Christopher M. Kuipers, University of California, Irvine
As a basic literary concept, "canon" is typically taken to be entirely relative to a given culture--an always ultimately arbitrary conglomeration of texts and other putative "monuments" of what that culture might prefer to have sent as its calling card to the future. However, the fact that lists of accepted authors and works have been gathered in so many different times and places suggests that it is the content, rather than the concept, of the canon that has been subject to variation. Based in part on my forthcoming article in College Literature (spring 2003), this paper explores how the process of canonization, and particularly the embodiment of the process in the literary form of anthologies, can be regarded as a literary universal.A literary universal, as Patrick Colm Hogan posits it, is a factor that can generatively combine with other literary universals to produce the local differences that we mark as the distinguishing features of various national and historical literatures. I would argue that the vastly divergent "canons" seen throughout history and among nations are the products of two universal cognitive forces of literary collection--one which I call "anthology" and the other "corpus." Inspired by the topological fields of force of the social psychologist Kurt Lewin, I intend these two designations not only to suggest their often imperfect physical embodiments of literary anthologies and literary corpuses, but also to imply two interrelated cognitive styles: the anthological desire to "select out," and the corpuscular desire to "gather all." I will focus in particular on the dynamics of the latter force of anthologization, illustrated by three cases from different periods and nations: the Greek Anthology; the Japanese imperial anthology The Kokinshu; and The Classic Hundred, a contemporary statistical collection of the most often anthologized English poems.

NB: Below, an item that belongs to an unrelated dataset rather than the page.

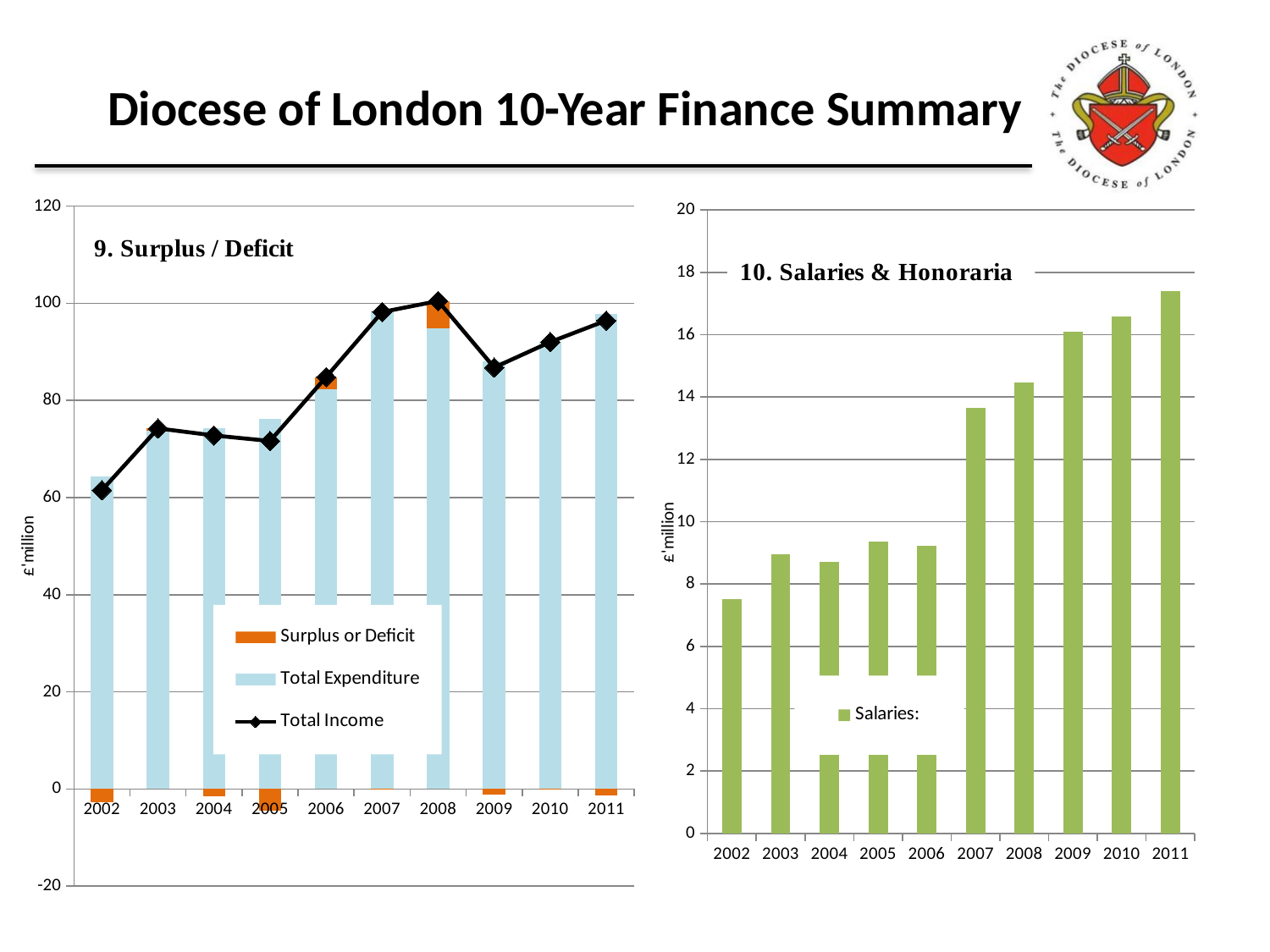
In the '10. Salaries & Honoraria' chart, is the value for 2007 greater or less than 12? greater What kind of chart is '10. Salaries & Honoraria'? bar chart How many years are shown on the x axis of the '10. Salaries & Honoraria' chart? 10 In the '10. Salaries & Honoraria' chart, which year has the lowest salaries value? 2002 In the '10. Salaries & Honoraria' chart, do the values generally rise or fall from 2002 to 2011? rise In the '9. Surplus / Deficit' chart, is the Total Income for 2007 greater or less than 80? greater In the '10. Salaries & Honoraria' chart, is the value for 2011 greater or less than 16? greater How many series does the legend of the '9. Surplus / Deficit' chart list? 3 In the '9. Surplus / Deficit' chart, which year has the lowest Total Income? 2002 In the '10. Salaries & Honoraria' chart, which year has the highest salaries value? 2011 In the '10. Salaries & Honoraria' chart, which is larger, the value for 2006 or the value for 2009? 2009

The upshot is a connection between, on the one hand, Robert Alter's recent argument for a reconception of the canon as creative rather than repressive, and, on the other, Lakoff and Johnson's cognitive theory of conceptual embodiment. The dynamical consistency of "canon" conceived in this way also helps to explain a number of recent changes in popular college literature anthologies. More generally, there also seems to be a need for universal concepts in literature, like the concept of "canon" I propose, that are conceived as much more generatively dynamic than as generically static. [C.K.]